Prompt A: In the hydrogen demand article, swap "demand" for "consumption" and give the passage between "In the first" and "2100, by author.", inclusive.
Prompt B: According to the hydrogen demand article, what is the clear path for short- and medium-haul aviation?
Prompt C: Go on with the hydrogen demand article from its last sentence.
Start of Reading text
In the first part of this series, I projected and explained the plummeting hydrogen demand from petroleum refining and fertilizer, the biggest sources of demand today, through 2100. In the second part, I explored the flat demand segments, and the single source of significant demand increase I see for hydrogen in the next 20 years. In this final assessment, I look at the great but false hopes for a hydrogen economy: transportation, long-term storage, and heat.
Hydrogen demand through 2100, by author.
Transportation — 0 rising to 1 (one) million tons H2
This is one of the great hopes of the current fossil fuel industry, and a couple of car companies which have managed to capture their governments in Korea and Japan. However, there’s no significant place for hydrogen or synthetic fuels made from it in ground transportation. Electrification is simply too easy, prevalent, cheap, and effective. Hydrogen can’t compete outside of tiny niches like vintage vehicles. For short- and medium-haul aviation, and short- and medium-haul water freight shipping, the clear path is battery electric as well.
End of Reading text
Start of Data extract
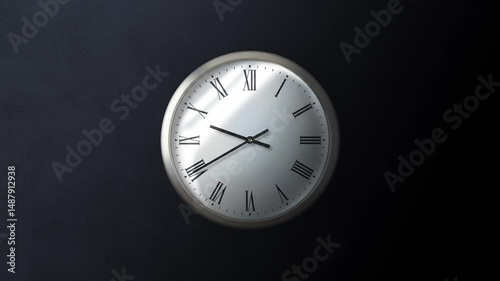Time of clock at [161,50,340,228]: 9:40
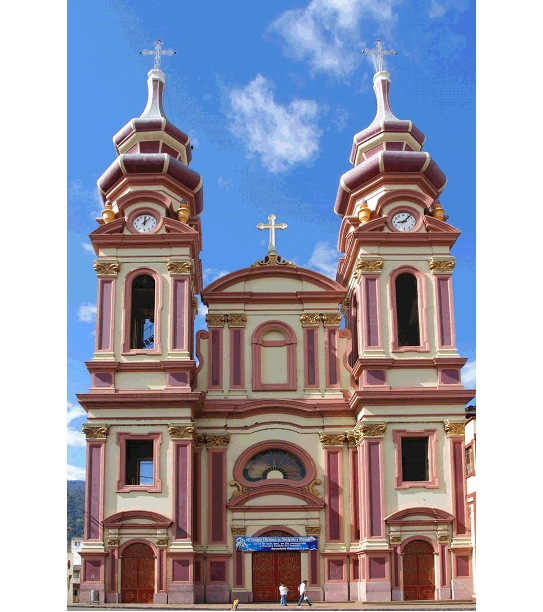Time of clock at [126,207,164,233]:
End of Data extract
Task output A:
In the first part of this series, I projected and explained the plummeting hydrogen consumption from petroleum refining and fertilizer, the biggest sources of consumption today, through 2100. In the second part, I explored the flat consumption segments, and the single source of significant consumption increase I see for hydrogen in the next 20 years. In this final assessment, I look at the great but false hopes for a hydrogen economy: transportation, long-term storage, and heat.
Hydrogen consumption through 2100, by author.

Task output B: Battery electric.

Task output C:
That only leaves long-haul shipping and long-haul aviation as areas where hydrogen might have a play. Mark Z. Jacobson and I discussed this on CleanTech Talk a year and a half ago. His perspective was that in order to get to a zero-carbon world, hydrogen would have to be used for long-haul shipping and aviation.
His perspective on shipping was that we needed to eliminate black carbon, with its 100-year global warming potential of 1,055–2,240. Subsequently, I spent a couple of hours talking with Hadi Akbari, a PhD of mechanical engineering who has spent the last several years of his fascinating career spanning two continents building scrubbers for heavy marine vessels. Just as particulates are scrubbed from coal plant emissions, they can be scrubbed from marine emissions, and so biofuels with their lower black carbon emissions will be fit for purpose in my opinion. (Note: this is my opinion after talking with Hadi and researching further, not Hadi’s expressed opinion.) Biofuels use nature to do most of the heavy lifting and have advanced substantially over the past decade. There is no value in using them in ground transportation, they no longer consume food sources and there is little real concern about them competing with agriculture, although there is a lot of expressed concern nonetheless.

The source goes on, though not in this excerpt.